I've really been trying to hard to embrace this "one day at a time approach". Not only is it absolutely necessary in grief, I've decided it is kind of a good way to live life anyways. I tend to jump ahead to things and miss out on what is right in front of me. I was born three months early. I don't like waiting. I started this blog so I could be more aware of things going on around me and record my feelings and events. Little did I know that I'd have such a major life changing event to record. But, I am glad that I have written all of this down. Occasionally, I go back and see some of the progress I've made. Admittedly, it is not as much as I'd like to have made, but it is progress -- one.day.at.a.time.
Some days are good days.
Some days it takes all I have to pretend it is a good day.
Some days are bad and I've learned that every once and awhile that is perfectly OK. It takes a lot for me to admit when it is a really bad day, but I am getting better at this and am noticing there are more days and even weeks (!!!) between really bad days.
Not a day goes by that I don't think of Dude and what happened, but most days these days the pain is not all consuming and paralyzing like it used to be.
Grief counselors have talked with me about how it is possible for joy and sorrow to mix and mingle with one another. I remember thinking and probably even saying, "Well, that's nice and might be possible for other people, but not for me. FAT CHANCE. I will be sad forever. I will never be able to be happy again. It is black and white. Joy. Sorrow. But certainly not both."
For once, I am glad to admit that I was wrong. I have been really intentional about doing things that make me happy these days. Initially, the good days were tainted with guilt. The thought that I should be happy when I just lost one of the most important people in my life, and in such a tragic way, was unthinkable.
But, I've been able to do it.
I've cheered loudly at Redskins games.
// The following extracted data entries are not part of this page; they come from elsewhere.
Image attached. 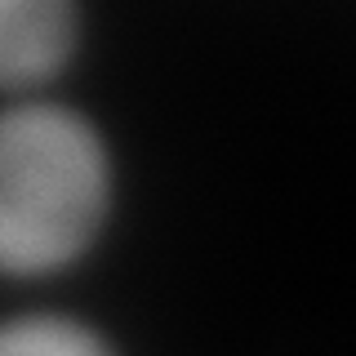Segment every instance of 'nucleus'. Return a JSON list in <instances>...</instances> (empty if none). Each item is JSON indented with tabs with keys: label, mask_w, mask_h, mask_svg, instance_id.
Returning <instances> with one entry per match:
<instances>
[{
	"label": "nucleus",
	"mask_w": 356,
	"mask_h": 356,
	"mask_svg": "<svg viewBox=\"0 0 356 356\" xmlns=\"http://www.w3.org/2000/svg\"><path fill=\"white\" fill-rule=\"evenodd\" d=\"M116 152L85 107L0 103V281H54L103 245L116 214Z\"/></svg>",
	"instance_id": "1"
},
{
	"label": "nucleus",
	"mask_w": 356,
	"mask_h": 356,
	"mask_svg": "<svg viewBox=\"0 0 356 356\" xmlns=\"http://www.w3.org/2000/svg\"><path fill=\"white\" fill-rule=\"evenodd\" d=\"M85 44V0H0V98L58 85Z\"/></svg>",
	"instance_id": "2"
},
{
	"label": "nucleus",
	"mask_w": 356,
	"mask_h": 356,
	"mask_svg": "<svg viewBox=\"0 0 356 356\" xmlns=\"http://www.w3.org/2000/svg\"><path fill=\"white\" fill-rule=\"evenodd\" d=\"M120 339L63 307H22L0 316V356H116Z\"/></svg>",
	"instance_id": "3"
}]
</instances>
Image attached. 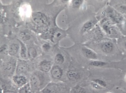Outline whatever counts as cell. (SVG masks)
Masks as SVG:
<instances>
[{"label": "cell", "mask_w": 126, "mask_h": 93, "mask_svg": "<svg viewBox=\"0 0 126 93\" xmlns=\"http://www.w3.org/2000/svg\"><path fill=\"white\" fill-rule=\"evenodd\" d=\"M113 93V92H110V93Z\"/></svg>", "instance_id": "24"}, {"label": "cell", "mask_w": 126, "mask_h": 93, "mask_svg": "<svg viewBox=\"0 0 126 93\" xmlns=\"http://www.w3.org/2000/svg\"><path fill=\"white\" fill-rule=\"evenodd\" d=\"M20 44H21V49L20 51V54L21 56V57L22 58H25L26 57V48L24 44H23L22 41L19 40Z\"/></svg>", "instance_id": "13"}, {"label": "cell", "mask_w": 126, "mask_h": 93, "mask_svg": "<svg viewBox=\"0 0 126 93\" xmlns=\"http://www.w3.org/2000/svg\"><path fill=\"white\" fill-rule=\"evenodd\" d=\"M51 74L53 78L56 79L61 78L63 74L61 68L58 66H55L51 71Z\"/></svg>", "instance_id": "5"}, {"label": "cell", "mask_w": 126, "mask_h": 93, "mask_svg": "<svg viewBox=\"0 0 126 93\" xmlns=\"http://www.w3.org/2000/svg\"><path fill=\"white\" fill-rule=\"evenodd\" d=\"M93 81L97 83L102 88H105L107 86V84L106 82L102 79H94V80H93Z\"/></svg>", "instance_id": "15"}, {"label": "cell", "mask_w": 126, "mask_h": 93, "mask_svg": "<svg viewBox=\"0 0 126 93\" xmlns=\"http://www.w3.org/2000/svg\"><path fill=\"white\" fill-rule=\"evenodd\" d=\"M5 70L7 71V72H11L12 71L13 69V66L11 63H8L6 66Z\"/></svg>", "instance_id": "19"}, {"label": "cell", "mask_w": 126, "mask_h": 93, "mask_svg": "<svg viewBox=\"0 0 126 93\" xmlns=\"http://www.w3.org/2000/svg\"><path fill=\"white\" fill-rule=\"evenodd\" d=\"M28 56L30 59L32 60L37 55L36 51L33 48H30L28 50Z\"/></svg>", "instance_id": "12"}, {"label": "cell", "mask_w": 126, "mask_h": 93, "mask_svg": "<svg viewBox=\"0 0 126 93\" xmlns=\"http://www.w3.org/2000/svg\"><path fill=\"white\" fill-rule=\"evenodd\" d=\"M125 81H126V76H125Z\"/></svg>", "instance_id": "23"}, {"label": "cell", "mask_w": 126, "mask_h": 93, "mask_svg": "<svg viewBox=\"0 0 126 93\" xmlns=\"http://www.w3.org/2000/svg\"><path fill=\"white\" fill-rule=\"evenodd\" d=\"M82 51L84 56L87 58L93 60H95L97 58V56L96 53L90 49L87 48H83Z\"/></svg>", "instance_id": "3"}, {"label": "cell", "mask_w": 126, "mask_h": 93, "mask_svg": "<svg viewBox=\"0 0 126 93\" xmlns=\"http://www.w3.org/2000/svg\"><path fill=\"white\" fill-rule=\"evenodd\" d=\"M93 21H88L84 24L82 28L84 30H86L89 28H90L91 27L93 26Z\"/></svg>", "instance_id": "16"}, {"label": "cell", "mask_w": 126, "mask_h": 93, "mask_svg": "<svg viewBox=\"0 0 126 93\" xmlns=\"http://www.w3.org/2000/svg\"><path fill=\"white\" fill-rule=\"evenodd\" d=\"M28 67L26 63L22 61H19L18 63L17 66L16 68L17 73H23L26 72L27 70Z\"/></svg>", "instance_id": "8"}, {"label": "cell", "mask_w": 126, "mask_h": 93, "mask_svg": "<svg viewBox=\"0 0 126 93\" xmlns=\"http://www.w3.org/2000/svg\"><path fill=\"white\" fill-rule=\"evenodd\" d=\"M51 61L45 60L41 62L39 64V68L41 70L44 72H48L51 70Z\"/></svg>", "instance_id": "4"}, {"label": "cell", "mask_w": 126, "mask_h": 93, "mask_svg": "<svg viewBox=\"0 0 126 93\" xmlns=\"http://www.w3.org/2000/svg\"><path fill=\"white\" fill-rule=\"evenodd\" d=\"M67 77L70 80H74L79 78V75L77 72L73 71H70L67 73Z\"/></svg>", "instance_id": "11"}, {"label": "cell", "mask_w": 126, "mask_h": 93, "mask_svg": "<svg viewBox=\"0 0 126 93\" xmlns=\"http://www.w3.org/2000/svg\"><path fill=\"white\" fill-rule=\"evenodd\" d=\"M82 1L80 0H75L72 1V4L73 7H78L82 4Z\"/></svg>", "instance_id": "17"}, {"label": "cell", "mask_w": 126, "mask_h": 93, "mask_svg": "<svg viewBox=\"0 0 126 93\" xmlns=\"http://www.w3.org/2000/svg\"><path fill=\"white\" fill-rule=\"evenodd\" d=\"M32 21L38 27H41L45 25L47 23V18L44 14L36 13L32 15Z\"/></svg>", "instance_id": "1"}, {"label": "cell", "mask_w": 126, "mask_h": 93, "mask_svg": "<svg viewBox=\"0 0 126 93\" xmlns=\"http://www.w3.org/2000/svg\"><path fill=\"white\" fill-rule=\"evenodd\" d=\"M13 80L14 82L19 86H22L26 84L27 82V79L23 76H15L13 78Z\"/></svg>", "instance_id": "7"}, {"label": "cell", "mask_w": 126, "mask_h": 93, "mask_svg": "<svg viewBox=\"0 0 126 93\" xmlns=\"http://www.w3.org/2000/svg\"><path fill=\"white\" fill-rule=\"evenodd\" d=\"M19 50V46L17 44H13L9 47L8 51L9 53L11 56H14L16 54Z\"/></svg>", "instance_id": "9"}, {"label": "cell", "mask_w": 126, "mask_h": 93, "mask_svg": "<svg viewBox=\"0 0 126 93\" xmlns=\"http://www.w3.org/2000/svg\"><path fill=\"white\" fill-rule=\"evenodd\" d=\"M22 38L24 40H27V39H30V35H27L26 34H23V35H22Z\"/></svg>", "instance_id": "22"}, {"label": "cell", "mask_w": 126, "mask_h": 93, "mask_svg": "<svg viewBox=\"0 0 126 93\" xmlns=\"http://www.w3.org/2000/svg\"><path fill=\"white\" fill-rule=\"evenodd\" d=\"M50 48V46L49 45V44H45L43 45V48L44 50H46V51H47L48 50H49Z\"/></svg>", "instance_id": "21"}, {"label": "cell", "mask_w": 126, "mask_h": 93, "mask_svg": "<svg viewBox=\"0 0 126 93\" xmlns=\"http://www.w3.org/2000/svg\"><path fill=\"white\" fill-rule=\"evenodd\" d=\"M64 57L61 54H58L56 55L55 57V61L58 64H61L64 61Z\"/></svg>", "instance_id": "14"}, {"label": "cell", "mask_w": 126, "mask_h": 93, "mask_svg": "<svg viewBox=\"0 0 126 93\" xmlns=\"http://www.w3.org/2000/svg\"><path fill=\"white\" fill-rule=\"evenodd\" d=\"M102 48L103 52L109 53L112 52L114 49V45L110 41H107L102 45Z\"/></svg>", "instance_id": "6"}, {"label": "cell", "mask_w": 126, "mask_h": 93, "mask_svg": "<svg viewBox=\"0 0 126 93\" xmlns=\"http://www.w3.org/2000/svg\"><path fill=\"white\" fill-rule=\"evenodd\" d=\"M106 64H107V63L106 62L99 61V60H94V61L91 62L89 63V65L91 66L98 67L104 66Z\"/></svg>", "instance_id": "10"}, {"label": "cell", "mask_w": 126, "mask_h": 93, "mask_svg": "<svg viewBox=\"0 0 126 93\" xmlns=\"http://www.w3.org/2000/svg\"><path fill=\"white\" fill-rule=\"evenodd\" d=\"M62 36V34L60 32L55 31L53 33V37L54 39H59Z\"/></svg>", "instance_id": "18"}, {"label": "cell", "mask_w": 126, "mask_h": 93, "mask_svg": "<svg viewBox=\"0 0 126 93\" xmlns=\"http://www.w3.org/2000/svg\"><path fill=\"white\" fill-rule=\"evenodd\" d=\"M92 85L93 88H94V89H101L102 88L99 85H98L97 83L94 82V81H93V82L92 83Z\"/></svg>", "instance_id": "20"}, {"label": "cell", "mask_w": 126, "mask_h": 93, "mask_svg": "<svg viewBox=\"0 0 126 93\" xmlns=\"http://www.w3.org/2000/svg\"><path fill=\"white\" fill-rule=\"evenodd\" d=\"M30 83L32 86L34 88H39L42 83V79L38 75L33 74L30 78Z\"/></svg>", "instance_id": "2"}]
</instances>
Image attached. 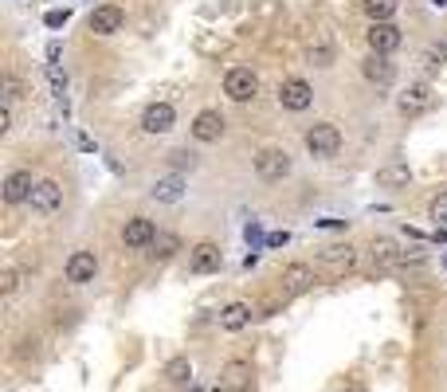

I've attended baby showers. I've eaten at a new favorite place with friends and fallen in love with toasted marshmallow milkshakes. I've been able to have conversations without talking about Mike -- this takes some focus sometimes, but can and has been done. I've booked travel adventures to see my friends. I've taken a step to potentially put me on a new path. I even attended a friend's wedding -- this was a BIG step. I was very nervous about whether I would just completely lose it! But, I kept it together and was glad I could be supportive and celebrate a little bit.
This joy mixed with sorrow thing - It IS possible. This one day at a time business makes me appreciate each and every day and the people God has put in it.
And that is a big step. And good news.